Status: Funded - Open
Intermittent treatment in pregnancy with azithromycin – does it prevent preterm birth by ablating inflammation?
Holger Unger, MBChB, M.Sc.
BACKGROUND: Inflammation and infection are associated preterm birth. Intermittent treatment in pregnancy with sulphadoxine-pyrimethamine and azithromycin, a macrolide antibiotic with favorable anti-malarial and anti-inflammatory properties, reduced preterm birth and low birthweight in two large clinical trials in Malawi and Papua New Guinea.
GAP: To date it remains unclear how azithromycin-based intermittent treatment reduced preterm birth and low birthweight, and whether this is at least in part achieved through the anti-inflammatory and anti-bacterial properties of the macrolide drug.
HYPOTHESIS: In Papua New Guinean women azithromycin-based intermittent treatment in pregnancy reduced preterm birth and low birthweight by resolving inflammation. Maternal biomarkers can be identified, levels of which correlate with risk of preterm birth.
METHODS: A secondary exploratory analysis of data and archived samples from a clinical trial of azithromycin-based intermittent treatment in pregnancy in Papua New Guinea will be conducted.

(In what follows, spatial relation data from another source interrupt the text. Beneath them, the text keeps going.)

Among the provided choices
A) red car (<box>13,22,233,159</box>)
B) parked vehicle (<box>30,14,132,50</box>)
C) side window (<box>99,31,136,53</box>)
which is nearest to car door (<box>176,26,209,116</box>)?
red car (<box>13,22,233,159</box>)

Using blood plasma collected at antenatal booking and at delivery, inflammatory and angiogenic biomarkers (e.g. C-reactive protein and placental growth factor) will be measured. Statistical analyses will evaluate the relationship between these biomarkers and preterm birth, and whether possible associations are altered as a result of azithromycin therapy in pregnancy.
IMPACT: If successful the findings of the project are likely to lead to further studies of AZ use in pregnancy including trials of AZ-based combination therapies, and their possible implementation in low-income countries within the next 5-8 years. Identification of biomarkers associated with risk of preterm birth may lead to point-of-care tests to identify women at risk.